After lunch we hoist the sails and head towards Es Vedra. This characteristic rock is just around the corner from our bay and absent any waves, it’s smooth sailing. Ivar hands the steering wheel over to Chris, who explains his most recent project to us: Ibiza Fenix. “Sustainability is composed of various elements, such as the environment, social structures and governance. Ibiza Fenix brings all elements together. We use the carob tree, evergreen with many branches, as a representation for this holistic approach,” he explains. We understand his integral approach: to achieve a truly sustainable society, we must address all aspects of life. It’s a colossal task, but if someone can achieve it on Ibiza, it’s Chris and his dedicated team.
The sun is already setting when we return to the bay. We’re sad to say goodbye to our new friends, but just like their mission, ours continues. We leave with our green hearts replenished, inspired by so many of Chris’s initiatives.
Ibiza a party island? That’s only half the story.
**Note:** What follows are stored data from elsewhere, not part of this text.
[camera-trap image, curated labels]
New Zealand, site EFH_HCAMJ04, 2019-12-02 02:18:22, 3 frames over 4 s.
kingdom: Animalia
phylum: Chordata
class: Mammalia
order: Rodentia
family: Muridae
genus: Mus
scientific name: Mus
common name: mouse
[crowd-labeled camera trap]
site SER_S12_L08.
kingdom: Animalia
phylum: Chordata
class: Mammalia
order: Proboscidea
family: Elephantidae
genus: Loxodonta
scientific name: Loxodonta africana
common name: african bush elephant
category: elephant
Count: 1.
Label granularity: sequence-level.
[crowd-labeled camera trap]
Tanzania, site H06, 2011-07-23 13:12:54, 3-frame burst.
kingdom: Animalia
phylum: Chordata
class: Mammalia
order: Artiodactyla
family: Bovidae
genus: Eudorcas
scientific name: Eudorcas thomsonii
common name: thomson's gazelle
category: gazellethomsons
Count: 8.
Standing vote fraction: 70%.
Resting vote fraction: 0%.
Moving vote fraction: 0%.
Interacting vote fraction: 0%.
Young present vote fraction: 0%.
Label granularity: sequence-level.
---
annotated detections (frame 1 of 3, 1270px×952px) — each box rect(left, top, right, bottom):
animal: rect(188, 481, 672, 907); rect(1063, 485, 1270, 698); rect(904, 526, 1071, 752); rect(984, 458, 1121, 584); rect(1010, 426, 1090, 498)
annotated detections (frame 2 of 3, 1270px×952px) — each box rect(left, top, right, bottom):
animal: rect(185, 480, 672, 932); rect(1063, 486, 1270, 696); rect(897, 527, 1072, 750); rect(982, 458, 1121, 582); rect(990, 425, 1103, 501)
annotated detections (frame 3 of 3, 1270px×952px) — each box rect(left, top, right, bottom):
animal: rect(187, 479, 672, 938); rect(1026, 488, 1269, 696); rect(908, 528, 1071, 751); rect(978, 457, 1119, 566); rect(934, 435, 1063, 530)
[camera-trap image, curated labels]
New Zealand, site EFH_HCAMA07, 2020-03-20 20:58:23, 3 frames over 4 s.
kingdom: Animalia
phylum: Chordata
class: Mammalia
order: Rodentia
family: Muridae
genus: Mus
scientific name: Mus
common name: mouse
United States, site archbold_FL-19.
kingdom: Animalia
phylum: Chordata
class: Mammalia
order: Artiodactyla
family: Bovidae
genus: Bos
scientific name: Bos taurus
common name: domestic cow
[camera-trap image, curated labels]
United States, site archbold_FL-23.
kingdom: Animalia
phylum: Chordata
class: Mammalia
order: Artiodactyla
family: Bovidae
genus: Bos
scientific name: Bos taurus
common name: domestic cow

We discovered a place full of beautiful nature and residents who strive to make the island more sustainable. By making Ibiza more self-sufficient and cleaner, it will become even more attractive. Their efforts can lead to a new reputation for the island: that of a green pearl in the Mediterranean. If residents and tourists use their green hearts more often, we’re confident that it will soon become reality!